I worked on the entire NodeJs express app and was responsible for using IBM Watson's Tone analyzer api, sending data back and forth to our robot.

My team and I developed a program that understands the way people feel based on their tone. We implemented this software with the actions of a robot. Thus allowing us to get closer to our goal; allow a robot to have micro-expressions and effectively communicate with a person. A user speaks to our robot, with any statement (not necessarily revealing how they feel), we record that statement and begin to process it.

"None of my friends can hang out today, I have to be alone again."

We take the users statement, convert it to text, and send it to my NodeJS express app. I then send that to IBM Watson's Tone analyzer API. It would process the statement and detect a percentage of Anger, Disgust, Sadness, Fear, and Joy. Emotion

From the users statement we would get these percentages: (Anger 0.10) (Disgust 0.02) (Fear 0.26) (Joy 0.13) (Sadness 0.67)

Our NodeJs app took this data, determined what the three highest Emotions were, and used that to respond with an appropriate statement. An example response would be, "Be cool, and do not worry, it will be okay. Let us watch The Body Guard".

We sent this response to our robot, which used IBMs text to speech API to play it back to the user. On top of this our robot did a different movement for each response, for example high levels of happiness it would spin around, or anger and it would back up slowly.

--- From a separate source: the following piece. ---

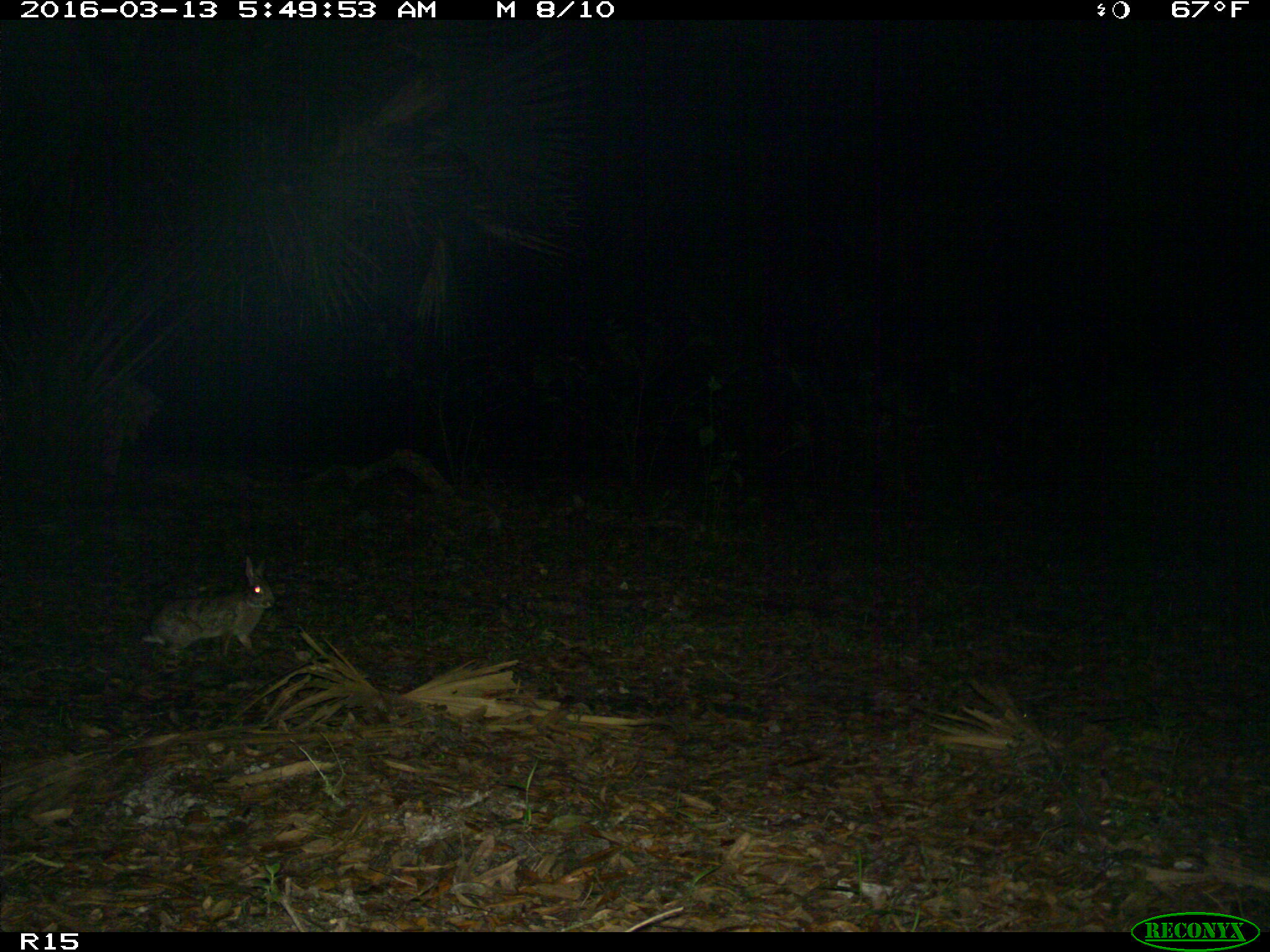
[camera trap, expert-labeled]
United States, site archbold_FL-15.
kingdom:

We wanted to go one step further with IBM's API and tone analyzation, so we attempted to detect Sarcasm. We did some research and needed to determine what emotions would make a sarcastic response. We determined that if the users tone showed high levels of Anger, Disgust, Joy they were making a sarcastic response. Our robot would respond with: "Ok captain obvious!".

I hope to make the way our classifier more complex and give many different responses for varying levels of each emotion.